═══ Selection

Third Circuit: Unpaid Royalties in Bankruptcy are Subject to Constructive Trust under Colorado Law

The United States Court of Appeals for the Third Circuit determined that, under Colorado law, unpaid royalties are real property interests and not property of the bankruptcy estate, reversing lower courts in Delaware that classified alleged royalty underpayments as unsecured non-priority claims.  The Circuit Court’s opinion is available through this link and reported at In re Ursa Operating Co., LLC, --- F.3d ---, 2023 U.S. App. LEXIS 31759 (3rd Cir. Dec. 1, 2023).

The Circuit Court characterized its decision as “not precedential” – its holding, nevertheless, may have far-reaching implications for oil and gas producers in bankruptcy cases.  Under the opinion, royalty owners have a property interest in unpaid royalties retained by a producer in bankruptcy, and the royalty owners maintain the right to recover those unpaid royalties through a constructive trust under Colorado law.  The Circuit Court’s decision departs from prior bankruptcy proceedings that have historically viewed royalty underpayment claims as unsecured non-priority claims.


Ursa Operating Co., LLC and its affiliated entities filed their chapter 11 cases in the United States Bankruptcy Court for the District of Delaware.  Prior to filing, several of the producer’s royalty owners filed both individual and class action lawsuits in Colorado state court alleging underpayment of royalties.   

In the bankruptcy case, the royalty owners argued their claims were for the recovery of property (underpaid royalties) that was not property of the bankruptcy estate under 11 U.S.C. § 541.  The producer disagreed, arguing that the royalty owners held only general, unsecured non-priority claims against the estate.

══════
═══ Entries shown

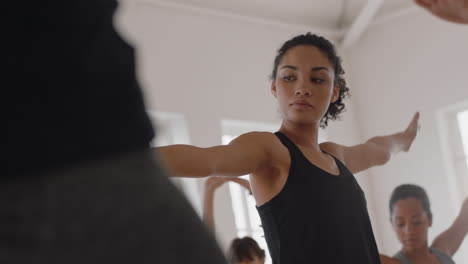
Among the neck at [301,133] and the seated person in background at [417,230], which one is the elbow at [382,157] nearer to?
the neck at [301,133]

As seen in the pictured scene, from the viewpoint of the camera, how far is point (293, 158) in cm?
189

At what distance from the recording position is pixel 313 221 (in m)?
1.80

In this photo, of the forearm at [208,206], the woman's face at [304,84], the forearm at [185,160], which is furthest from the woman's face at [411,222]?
the forearm at [185,160]

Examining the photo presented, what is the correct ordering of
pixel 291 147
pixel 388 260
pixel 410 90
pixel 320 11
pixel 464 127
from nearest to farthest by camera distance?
1. pixel 291 147
2. pixel 388 260
3. pixel 464 127
4. pixel 410 90
5. pixel 320 11

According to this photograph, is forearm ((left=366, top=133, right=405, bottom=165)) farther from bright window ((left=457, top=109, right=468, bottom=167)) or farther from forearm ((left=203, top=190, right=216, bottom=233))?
bright window ((left=457, top=109, right=468, bottom=167))

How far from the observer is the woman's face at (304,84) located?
203cm

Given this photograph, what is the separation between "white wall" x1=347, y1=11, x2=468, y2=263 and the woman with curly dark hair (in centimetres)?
470

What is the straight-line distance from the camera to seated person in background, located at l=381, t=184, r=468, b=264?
11.5ft

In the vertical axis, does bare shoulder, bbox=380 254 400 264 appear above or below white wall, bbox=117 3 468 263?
below

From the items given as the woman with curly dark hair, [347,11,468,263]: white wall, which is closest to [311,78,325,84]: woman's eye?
the woman with curly dark hair

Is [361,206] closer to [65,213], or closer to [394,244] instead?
[65,213]

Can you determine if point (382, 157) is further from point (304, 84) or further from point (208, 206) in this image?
point (208, 206)

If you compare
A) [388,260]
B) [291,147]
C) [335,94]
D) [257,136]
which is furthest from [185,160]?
[388,260]

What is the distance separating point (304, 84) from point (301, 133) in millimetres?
131
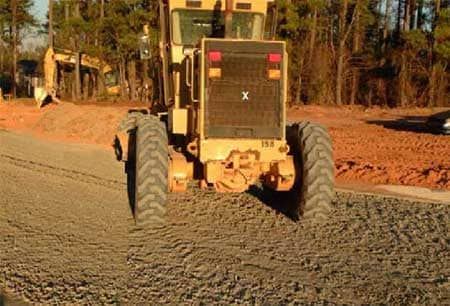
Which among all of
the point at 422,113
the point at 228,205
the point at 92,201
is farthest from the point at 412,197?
the point at 422,113

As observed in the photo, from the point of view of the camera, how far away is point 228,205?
9.00m

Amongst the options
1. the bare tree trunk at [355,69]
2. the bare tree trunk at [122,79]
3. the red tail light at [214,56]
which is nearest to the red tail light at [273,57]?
the red tail light at [214,56]

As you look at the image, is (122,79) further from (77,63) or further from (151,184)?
(151,184)

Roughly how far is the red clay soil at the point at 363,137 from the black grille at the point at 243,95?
166 inches

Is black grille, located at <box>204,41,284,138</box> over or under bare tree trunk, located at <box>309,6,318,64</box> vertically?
under

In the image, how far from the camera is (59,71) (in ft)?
112

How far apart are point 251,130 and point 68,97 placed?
35656mm

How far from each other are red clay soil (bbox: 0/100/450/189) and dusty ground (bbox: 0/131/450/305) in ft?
7.65

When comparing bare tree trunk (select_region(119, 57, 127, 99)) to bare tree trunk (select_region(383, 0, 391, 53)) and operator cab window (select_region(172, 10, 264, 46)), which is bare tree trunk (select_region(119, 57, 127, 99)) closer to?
bare tree trunk (select_region(383, 0, 391, 53))

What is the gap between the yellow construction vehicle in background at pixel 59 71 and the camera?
1193 inches

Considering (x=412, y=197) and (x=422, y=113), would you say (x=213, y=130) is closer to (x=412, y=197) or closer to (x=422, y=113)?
(x=412, y=197)

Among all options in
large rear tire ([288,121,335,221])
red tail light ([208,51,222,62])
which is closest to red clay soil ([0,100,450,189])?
large rear tire ([288,121,335,221])

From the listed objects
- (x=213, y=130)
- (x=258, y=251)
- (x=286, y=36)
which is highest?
(x=286, y=36)

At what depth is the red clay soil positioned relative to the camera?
12.0 meters
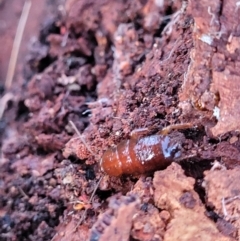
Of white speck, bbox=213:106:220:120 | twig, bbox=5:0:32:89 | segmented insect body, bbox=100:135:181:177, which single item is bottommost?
segmented insect body, bbox=100:135:181:177

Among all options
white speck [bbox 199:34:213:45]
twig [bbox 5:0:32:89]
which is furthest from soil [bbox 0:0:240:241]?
twig [bbox 5:0:32:89]

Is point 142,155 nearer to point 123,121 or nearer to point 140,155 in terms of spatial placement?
point 140,155

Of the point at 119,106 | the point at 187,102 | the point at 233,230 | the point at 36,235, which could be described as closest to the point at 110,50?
the point at 119,106

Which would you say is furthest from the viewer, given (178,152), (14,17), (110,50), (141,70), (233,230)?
(14,17)

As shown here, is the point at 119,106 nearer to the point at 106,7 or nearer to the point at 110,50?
the point at 110,50

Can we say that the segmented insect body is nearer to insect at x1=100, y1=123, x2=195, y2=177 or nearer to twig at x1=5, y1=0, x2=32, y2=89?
insect at x1=100, y1=123, x2=195, y2=177

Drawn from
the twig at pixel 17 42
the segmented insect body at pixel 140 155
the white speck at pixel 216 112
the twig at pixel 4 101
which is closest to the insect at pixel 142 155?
the segmented insect body at pixel 140 155
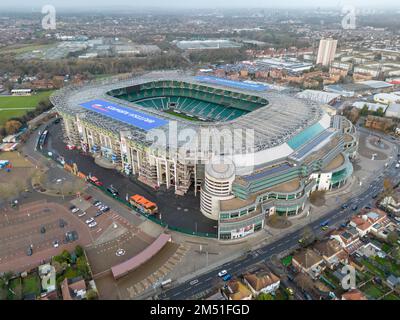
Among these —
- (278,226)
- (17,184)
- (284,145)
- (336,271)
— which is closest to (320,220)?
(278,226)

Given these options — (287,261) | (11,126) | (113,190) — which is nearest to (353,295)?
(287,261)

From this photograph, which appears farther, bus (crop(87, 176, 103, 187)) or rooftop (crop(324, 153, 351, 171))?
bus (crop(87, 176, 103, 187))

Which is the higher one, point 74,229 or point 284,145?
point 284,145

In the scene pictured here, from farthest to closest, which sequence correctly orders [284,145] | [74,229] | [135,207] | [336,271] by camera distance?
[284,145] → [135,207] → [74,229] → [336,271]

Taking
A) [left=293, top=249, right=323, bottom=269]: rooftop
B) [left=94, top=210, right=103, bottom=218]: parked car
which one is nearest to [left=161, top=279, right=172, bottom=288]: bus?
[left=293, top=249, right=323, bottom=269]: rooftop

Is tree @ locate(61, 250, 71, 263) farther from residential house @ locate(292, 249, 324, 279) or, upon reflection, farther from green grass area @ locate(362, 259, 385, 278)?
green grass area @ locate(362, 259, 385, 278)

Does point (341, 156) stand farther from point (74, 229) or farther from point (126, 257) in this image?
point (74, 229)

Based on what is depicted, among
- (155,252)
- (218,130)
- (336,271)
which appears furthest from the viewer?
(218,130)
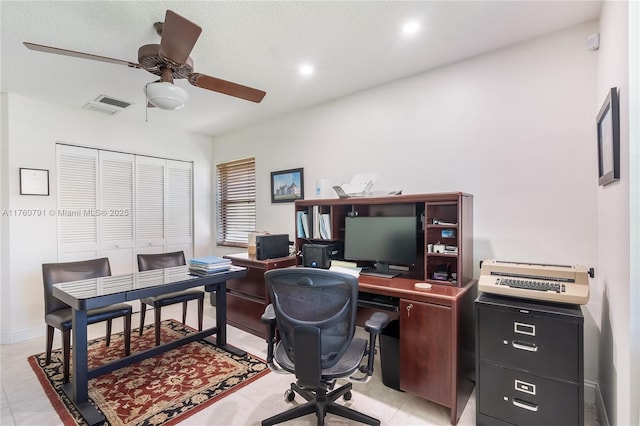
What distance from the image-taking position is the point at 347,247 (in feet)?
9.10

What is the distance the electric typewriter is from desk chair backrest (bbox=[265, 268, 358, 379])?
0.93 meters

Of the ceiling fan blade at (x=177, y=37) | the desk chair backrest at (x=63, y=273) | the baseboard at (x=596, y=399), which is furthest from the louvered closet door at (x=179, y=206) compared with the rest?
the baseboard at (x=596, y=399)

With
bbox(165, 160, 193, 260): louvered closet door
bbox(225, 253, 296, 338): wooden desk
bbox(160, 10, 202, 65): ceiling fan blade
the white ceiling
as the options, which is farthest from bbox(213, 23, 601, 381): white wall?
bbox(165, 160, 193, 260): louvered closet door

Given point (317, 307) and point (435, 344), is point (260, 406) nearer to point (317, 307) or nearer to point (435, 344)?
point (317, 307)

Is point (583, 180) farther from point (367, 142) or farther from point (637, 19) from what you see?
point (367, 142)

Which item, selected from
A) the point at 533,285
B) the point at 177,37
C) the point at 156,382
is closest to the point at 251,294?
the point at 156,382

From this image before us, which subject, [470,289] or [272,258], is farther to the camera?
[272,258]

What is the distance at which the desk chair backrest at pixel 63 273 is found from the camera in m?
2.51

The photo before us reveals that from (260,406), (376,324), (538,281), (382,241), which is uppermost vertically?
(382,241)

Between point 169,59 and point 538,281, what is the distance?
2.71 metres

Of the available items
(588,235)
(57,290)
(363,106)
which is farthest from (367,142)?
(57,290)

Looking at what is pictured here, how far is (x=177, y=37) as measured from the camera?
5.61ft

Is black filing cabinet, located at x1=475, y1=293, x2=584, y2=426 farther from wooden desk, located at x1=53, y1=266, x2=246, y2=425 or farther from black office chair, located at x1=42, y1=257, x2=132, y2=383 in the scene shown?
black office chair, located at x1=42, y1=257, x2=132, y2=383

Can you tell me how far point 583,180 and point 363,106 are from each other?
197 centimetres
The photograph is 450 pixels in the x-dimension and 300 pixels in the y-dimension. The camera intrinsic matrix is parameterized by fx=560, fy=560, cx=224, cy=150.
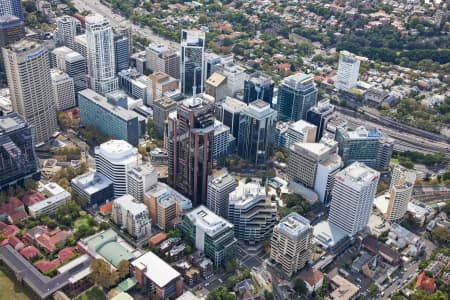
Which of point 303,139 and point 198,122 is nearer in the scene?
point 198,122

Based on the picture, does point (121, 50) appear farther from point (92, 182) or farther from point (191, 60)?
point (92, 182)

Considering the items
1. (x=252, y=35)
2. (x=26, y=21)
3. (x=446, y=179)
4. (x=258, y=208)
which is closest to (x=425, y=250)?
(x=446, y=179)

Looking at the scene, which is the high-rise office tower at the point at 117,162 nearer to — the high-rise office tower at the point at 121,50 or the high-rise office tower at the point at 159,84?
the high-rise office tower at the point at 159,84

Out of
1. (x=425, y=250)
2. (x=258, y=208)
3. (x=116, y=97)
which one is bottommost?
(x=425, y=250)

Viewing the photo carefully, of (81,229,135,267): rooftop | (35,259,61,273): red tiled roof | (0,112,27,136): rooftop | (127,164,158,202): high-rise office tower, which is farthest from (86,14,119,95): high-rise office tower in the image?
(35,259,61,273): red tiled roof

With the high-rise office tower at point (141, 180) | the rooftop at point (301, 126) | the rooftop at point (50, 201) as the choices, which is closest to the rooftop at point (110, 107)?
the high-rise office tower at point (141, 180)

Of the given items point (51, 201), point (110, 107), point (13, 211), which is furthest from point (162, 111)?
point (13, 211)

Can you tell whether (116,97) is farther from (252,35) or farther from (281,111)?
(252,35)

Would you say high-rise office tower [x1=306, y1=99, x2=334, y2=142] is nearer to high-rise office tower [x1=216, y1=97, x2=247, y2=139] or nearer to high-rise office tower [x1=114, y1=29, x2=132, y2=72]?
high-rise office tower [x1=216, y1=97, x2=247, y2=139]
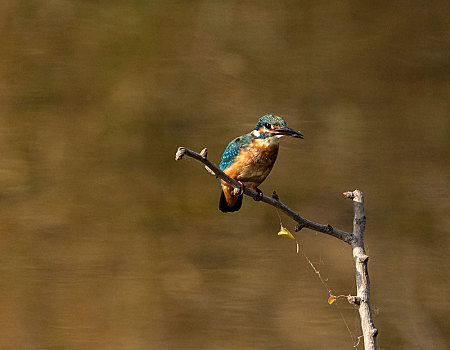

══════

** Problem requirements **
According to the case summary, what did the Third Circuit decide unpaid royalties are under Colorado law? Please answer in one sentence. The entries were drawn from a separate source.

** Complete output **
Unpaid royalties are real property interests and not property of the bankruptcy estate.